Renal biopsy has been an essential part of the diagnosis and management of kidney disease. In recent years, the rapid development of artificial intelligence (AI) technology based on convolutional neural networks has significantly facilitated its utilization in nephrology. This article focuses on the research of AI in the recognition of tissue structure and pathological diagnosis of kidney biopsy. It elaborates on the identification and segmentation of kidney tissue structure and pathological features, as well as its auxiliary role in disease diagnosis across three dimensions: light microscopy, immunofluorescence, and electron microscopy. The aim is to provide a reference for the application of AI in renal pathology research and precision medicine.
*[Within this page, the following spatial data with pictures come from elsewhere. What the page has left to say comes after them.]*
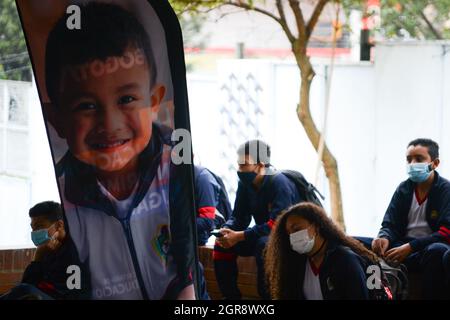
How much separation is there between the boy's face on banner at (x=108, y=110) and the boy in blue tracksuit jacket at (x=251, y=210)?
1.98m

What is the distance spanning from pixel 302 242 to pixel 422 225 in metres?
1.20

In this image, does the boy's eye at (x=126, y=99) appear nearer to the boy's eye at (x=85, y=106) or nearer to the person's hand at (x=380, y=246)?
the boy's eye at (x=85, y=106)

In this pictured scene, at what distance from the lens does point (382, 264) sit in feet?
18.5

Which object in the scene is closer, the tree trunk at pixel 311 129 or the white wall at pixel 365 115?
the tree trunk at pixel 311 129

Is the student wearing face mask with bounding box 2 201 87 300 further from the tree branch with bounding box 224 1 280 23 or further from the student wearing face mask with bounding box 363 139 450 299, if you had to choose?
the tree branch with bounding box 224 1 280 23

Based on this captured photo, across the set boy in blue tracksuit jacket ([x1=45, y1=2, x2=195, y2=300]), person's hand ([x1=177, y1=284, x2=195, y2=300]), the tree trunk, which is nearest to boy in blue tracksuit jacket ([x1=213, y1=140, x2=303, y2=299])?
person's hand ([x1=177, y1=284, x2=195, y2=300])

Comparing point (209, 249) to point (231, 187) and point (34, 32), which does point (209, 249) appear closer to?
point (34, 32)

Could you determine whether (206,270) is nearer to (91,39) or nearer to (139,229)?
(139,229)

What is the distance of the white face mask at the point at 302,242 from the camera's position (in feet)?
17.2

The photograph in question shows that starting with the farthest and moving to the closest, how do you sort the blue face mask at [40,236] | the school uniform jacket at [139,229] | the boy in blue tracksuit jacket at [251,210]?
the boy in blue tracksuit jacket at [251,210], the blue face mask at [40,236], the school uniform jacket at [139,229]

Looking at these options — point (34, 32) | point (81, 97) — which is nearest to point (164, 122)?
point (81, 97)

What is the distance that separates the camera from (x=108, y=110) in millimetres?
4312

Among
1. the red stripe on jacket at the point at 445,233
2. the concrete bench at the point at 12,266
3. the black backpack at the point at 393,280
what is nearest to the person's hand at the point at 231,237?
the black backpack at the point at 393,280

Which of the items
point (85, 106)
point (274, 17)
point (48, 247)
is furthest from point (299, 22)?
point (85, 106)
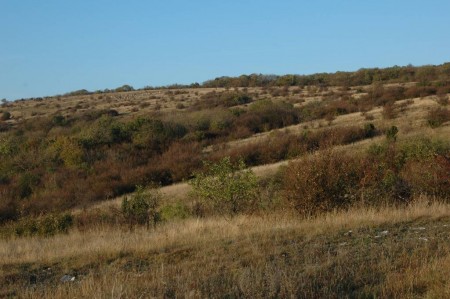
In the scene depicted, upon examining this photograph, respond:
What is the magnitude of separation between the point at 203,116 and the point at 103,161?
15931 millimetres

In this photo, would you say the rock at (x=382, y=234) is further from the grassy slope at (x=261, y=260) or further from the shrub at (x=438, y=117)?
the shrub at (x=438, y=117)

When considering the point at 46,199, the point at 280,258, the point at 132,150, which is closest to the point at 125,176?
the point at 46,199

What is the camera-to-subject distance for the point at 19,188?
1286 inches

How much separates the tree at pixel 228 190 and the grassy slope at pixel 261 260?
3004 mm

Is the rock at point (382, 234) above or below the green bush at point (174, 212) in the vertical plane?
above

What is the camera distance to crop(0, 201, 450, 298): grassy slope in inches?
226

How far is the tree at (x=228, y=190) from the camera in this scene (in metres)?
15.9

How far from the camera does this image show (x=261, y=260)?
24.6 ft

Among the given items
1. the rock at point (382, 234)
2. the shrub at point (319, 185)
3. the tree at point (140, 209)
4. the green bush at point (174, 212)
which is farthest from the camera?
the green bush at point (174, 212)

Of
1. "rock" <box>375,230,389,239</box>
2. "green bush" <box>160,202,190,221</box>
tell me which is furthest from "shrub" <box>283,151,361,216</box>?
"green bush" <box>160,202,190,221</box>

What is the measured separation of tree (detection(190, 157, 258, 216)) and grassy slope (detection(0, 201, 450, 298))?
3.00 m

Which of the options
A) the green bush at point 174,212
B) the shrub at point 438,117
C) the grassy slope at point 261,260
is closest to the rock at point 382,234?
the grassy slope at point 261,260

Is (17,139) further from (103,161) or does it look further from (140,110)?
(140,110)

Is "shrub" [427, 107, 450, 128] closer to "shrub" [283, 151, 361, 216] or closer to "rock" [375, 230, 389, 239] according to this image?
"shrub" [283, 151, 361, 216]
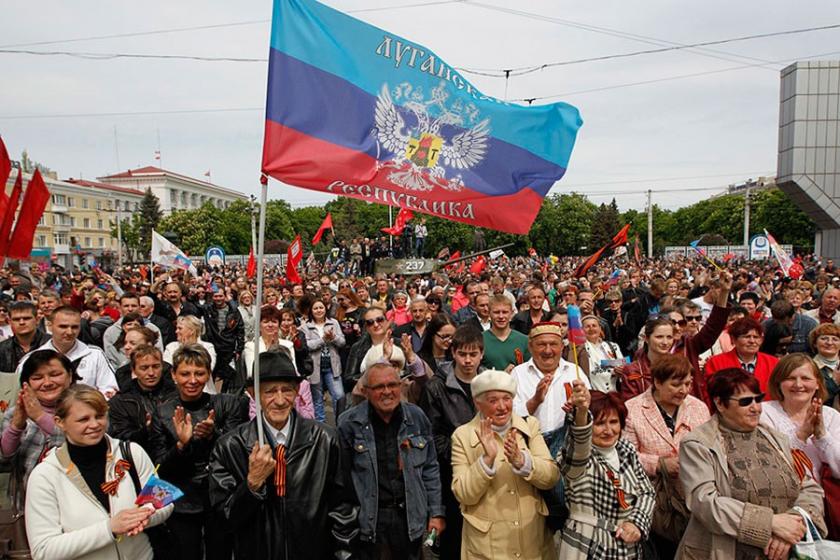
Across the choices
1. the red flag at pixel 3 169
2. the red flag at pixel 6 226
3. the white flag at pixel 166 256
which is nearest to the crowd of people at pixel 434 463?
the red flag at pixel 6 226

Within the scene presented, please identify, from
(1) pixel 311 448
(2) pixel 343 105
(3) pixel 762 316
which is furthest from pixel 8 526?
(3) pixel 762 316

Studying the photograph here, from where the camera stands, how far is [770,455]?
3.26 m

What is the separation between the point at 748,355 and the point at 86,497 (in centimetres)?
500

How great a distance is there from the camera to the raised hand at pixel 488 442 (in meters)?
3.25

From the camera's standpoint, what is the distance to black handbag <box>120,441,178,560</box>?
327cm

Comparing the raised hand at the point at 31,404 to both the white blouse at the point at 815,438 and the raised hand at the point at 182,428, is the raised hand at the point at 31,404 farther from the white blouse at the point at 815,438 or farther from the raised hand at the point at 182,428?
the white blouse at the point at 815,438

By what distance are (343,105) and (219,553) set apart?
2.97 m

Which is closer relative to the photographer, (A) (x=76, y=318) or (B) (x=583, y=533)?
(B) (x=583, y=533)

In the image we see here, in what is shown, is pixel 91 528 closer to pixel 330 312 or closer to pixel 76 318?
pixel 76 318

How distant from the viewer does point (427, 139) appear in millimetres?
4582

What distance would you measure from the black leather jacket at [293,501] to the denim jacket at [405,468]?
0.69 feet

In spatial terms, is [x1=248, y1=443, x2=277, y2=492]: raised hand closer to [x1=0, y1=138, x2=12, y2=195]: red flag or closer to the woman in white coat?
the woman in white coat

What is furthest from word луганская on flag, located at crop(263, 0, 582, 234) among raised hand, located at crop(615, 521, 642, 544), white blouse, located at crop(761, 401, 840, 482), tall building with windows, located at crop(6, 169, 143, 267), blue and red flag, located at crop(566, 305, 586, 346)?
tall building with windows, located at crop(6, 169, 143, 267)

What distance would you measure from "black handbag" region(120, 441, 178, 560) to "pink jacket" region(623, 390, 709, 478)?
2.85 metres
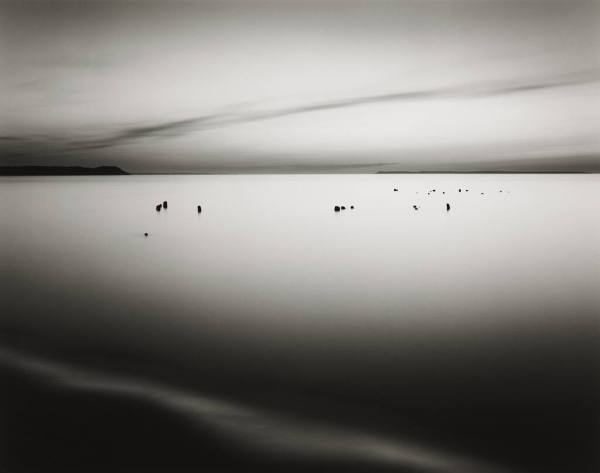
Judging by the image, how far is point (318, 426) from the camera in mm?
2029

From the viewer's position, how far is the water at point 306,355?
1.89m

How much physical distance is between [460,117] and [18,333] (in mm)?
3691

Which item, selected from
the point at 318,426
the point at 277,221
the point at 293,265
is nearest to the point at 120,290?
the point at 293,265

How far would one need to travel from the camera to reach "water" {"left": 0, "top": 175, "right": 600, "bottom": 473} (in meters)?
1.89

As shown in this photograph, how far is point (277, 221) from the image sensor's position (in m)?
8.87

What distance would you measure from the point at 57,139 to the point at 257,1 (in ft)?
8.33

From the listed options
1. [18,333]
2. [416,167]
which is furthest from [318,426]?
[416,167]

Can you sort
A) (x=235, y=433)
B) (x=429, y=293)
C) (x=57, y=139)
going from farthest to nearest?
(x=57, y=139)
(x=429, y=293)
(x=235, y=433)

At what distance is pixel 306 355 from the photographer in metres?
2.76

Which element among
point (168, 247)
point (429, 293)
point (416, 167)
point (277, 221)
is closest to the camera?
point (429, 293)

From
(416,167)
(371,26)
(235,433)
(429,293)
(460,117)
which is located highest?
(371,26)

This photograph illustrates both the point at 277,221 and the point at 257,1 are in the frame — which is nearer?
the point at 257,1

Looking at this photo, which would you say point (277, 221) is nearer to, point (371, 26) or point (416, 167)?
point (416, 167)

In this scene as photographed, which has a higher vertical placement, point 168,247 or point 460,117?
point 460,117
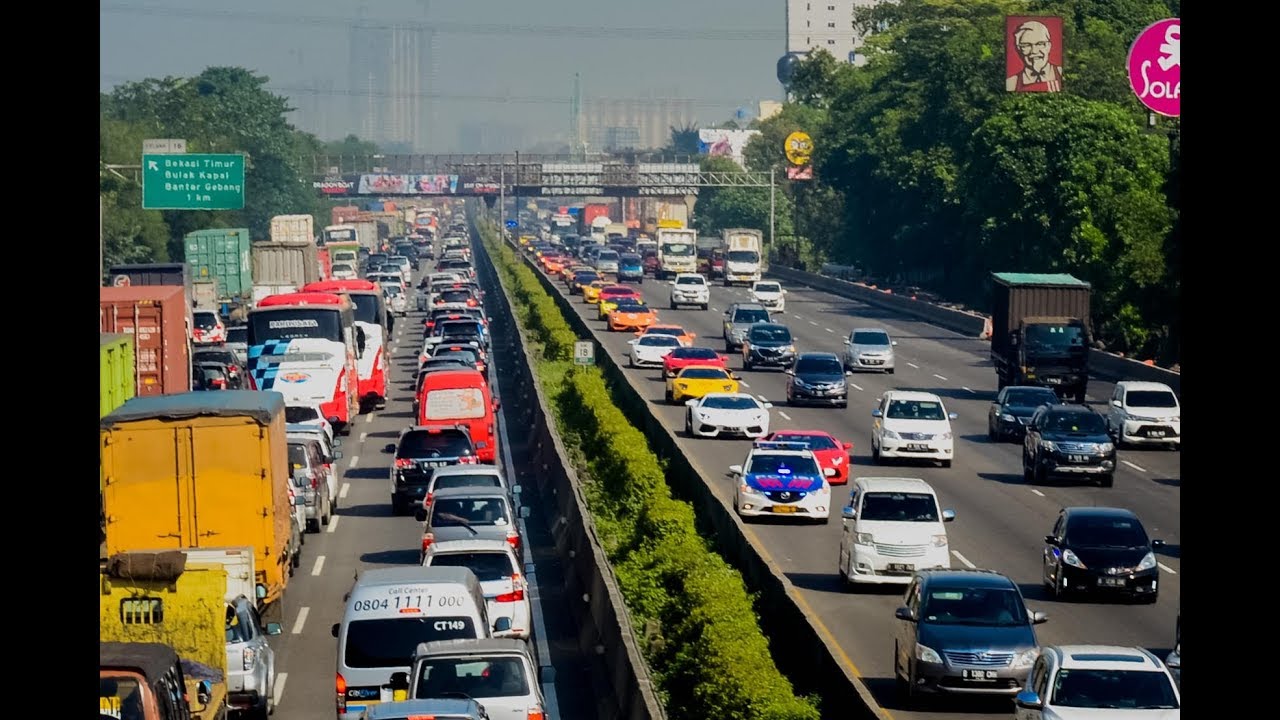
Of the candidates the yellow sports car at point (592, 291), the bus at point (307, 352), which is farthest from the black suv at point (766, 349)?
the yellow sports car at point (592, 291)

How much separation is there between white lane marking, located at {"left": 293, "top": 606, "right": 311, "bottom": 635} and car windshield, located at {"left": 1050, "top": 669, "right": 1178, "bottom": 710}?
11.2m

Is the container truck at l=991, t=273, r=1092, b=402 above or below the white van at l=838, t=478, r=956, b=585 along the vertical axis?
above

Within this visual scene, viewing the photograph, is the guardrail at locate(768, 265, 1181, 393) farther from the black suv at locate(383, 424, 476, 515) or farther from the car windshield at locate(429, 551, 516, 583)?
the black suv at locate(383, 424, 476, 515)

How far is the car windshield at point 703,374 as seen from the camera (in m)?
51.1

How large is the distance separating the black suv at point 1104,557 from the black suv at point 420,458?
39.9 feet

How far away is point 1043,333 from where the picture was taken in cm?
5134

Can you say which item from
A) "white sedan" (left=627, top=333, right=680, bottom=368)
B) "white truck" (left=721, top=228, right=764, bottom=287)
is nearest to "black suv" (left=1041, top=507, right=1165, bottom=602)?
"white sedan" (left=627, top=333, right=680, bottom=368)

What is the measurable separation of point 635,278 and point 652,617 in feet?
295

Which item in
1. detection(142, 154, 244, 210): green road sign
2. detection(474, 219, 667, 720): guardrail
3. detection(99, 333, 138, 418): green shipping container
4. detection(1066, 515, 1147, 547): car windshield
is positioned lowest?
detection(474, 219, 667, 720): guardrail

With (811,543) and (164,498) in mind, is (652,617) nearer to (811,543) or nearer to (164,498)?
(164,498)

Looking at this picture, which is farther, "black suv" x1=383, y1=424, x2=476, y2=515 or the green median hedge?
"black suv" x1=383, y1=424, x2=476, y2=515

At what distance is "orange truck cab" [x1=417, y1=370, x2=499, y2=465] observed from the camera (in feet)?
129

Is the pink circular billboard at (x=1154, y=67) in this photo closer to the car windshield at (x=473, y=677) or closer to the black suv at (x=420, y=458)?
the black suv at (x=420, y=458)
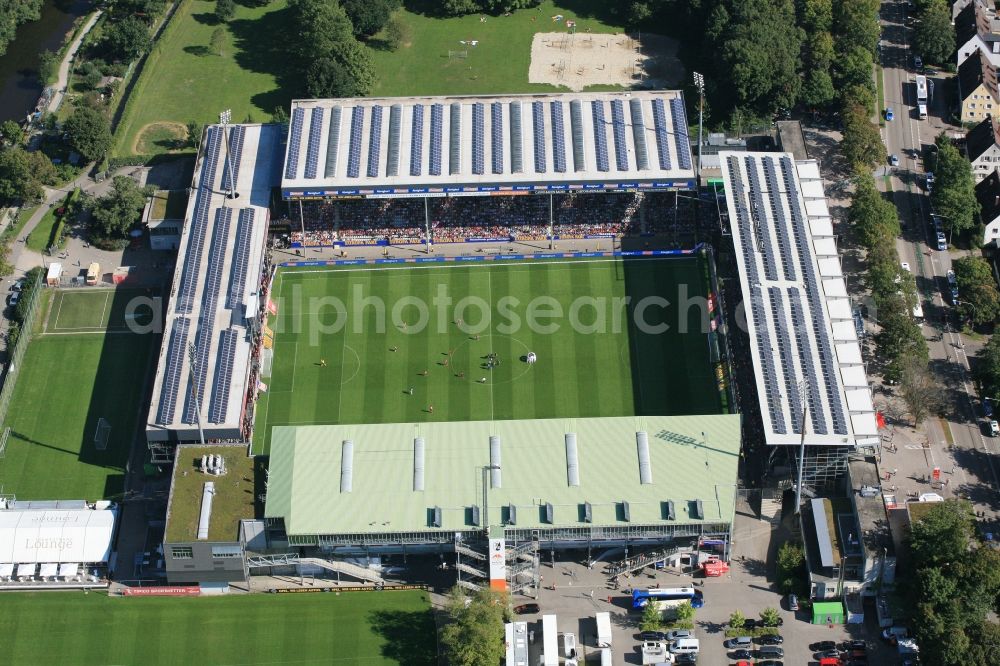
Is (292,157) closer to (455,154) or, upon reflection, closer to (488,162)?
(455,154)

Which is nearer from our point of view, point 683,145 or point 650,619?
point 650,619

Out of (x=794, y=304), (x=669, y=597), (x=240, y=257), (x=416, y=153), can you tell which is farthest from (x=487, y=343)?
(x=669, y=597)

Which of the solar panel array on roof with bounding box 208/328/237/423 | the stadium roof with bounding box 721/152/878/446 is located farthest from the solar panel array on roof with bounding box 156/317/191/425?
the stadium roof with bounding box 721/152/878/446

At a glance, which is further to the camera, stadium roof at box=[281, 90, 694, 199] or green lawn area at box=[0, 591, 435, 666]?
stadium roof at box=[281, 90, 694, 199]

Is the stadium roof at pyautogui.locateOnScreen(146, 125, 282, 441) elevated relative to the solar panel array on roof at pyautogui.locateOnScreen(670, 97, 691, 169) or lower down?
lower down

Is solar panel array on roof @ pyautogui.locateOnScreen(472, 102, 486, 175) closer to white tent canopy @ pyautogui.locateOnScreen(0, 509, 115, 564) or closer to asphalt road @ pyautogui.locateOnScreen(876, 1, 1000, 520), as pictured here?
asphalt road @ pyautogui.locateOnScreen(876, 1, 1000, 520)

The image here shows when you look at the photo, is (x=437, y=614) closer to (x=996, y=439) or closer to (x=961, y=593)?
(x=961, y=593)
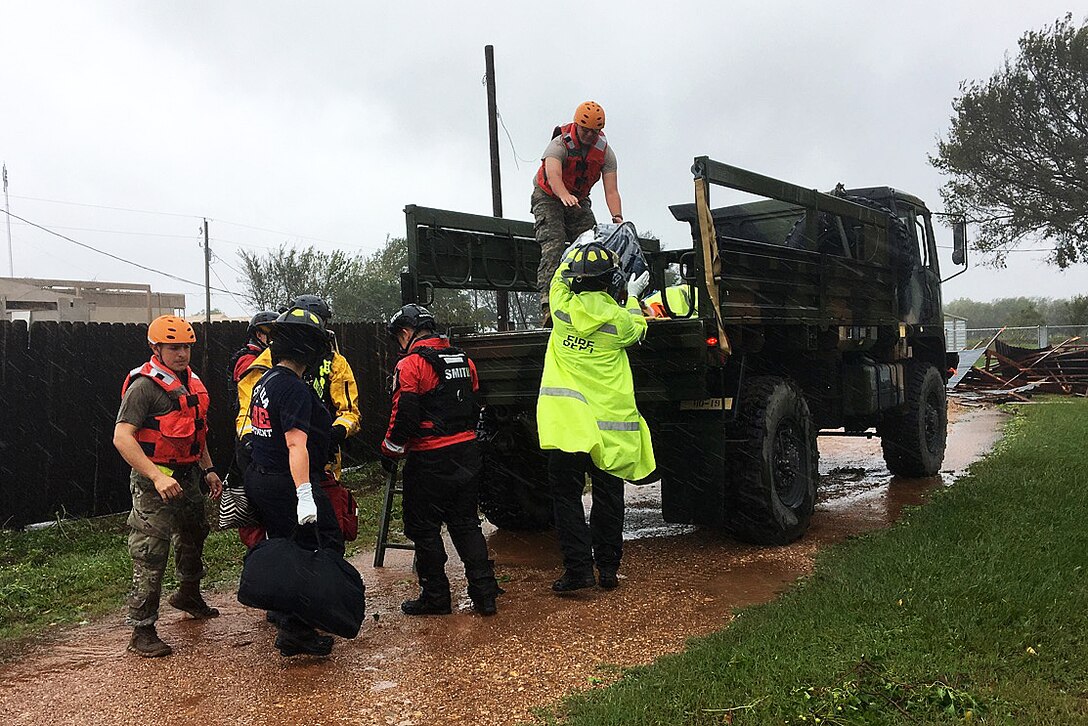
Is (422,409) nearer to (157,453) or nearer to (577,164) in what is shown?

In recent years, artificial intelligence has received extensive attention in the field of kidney pathology, such as identifying kidney tissue structure and evaluating the degree of lesions. Renal pathology is the gold standard for the diagnosis of renal diseases, and histochemistry staining is the prerequisite for the assessment of renal lesions. Renal biopsy is usually evaluated by various staining methods, including hematoxylin-eosin staining, periodic acid-Schiff reaction, Masson's trichrome staining and immunol staining, among that, different staining methods focus on different structures. The paper reviewed the application and progress of artificial intelligence in renal pathology, especially in different staining methods.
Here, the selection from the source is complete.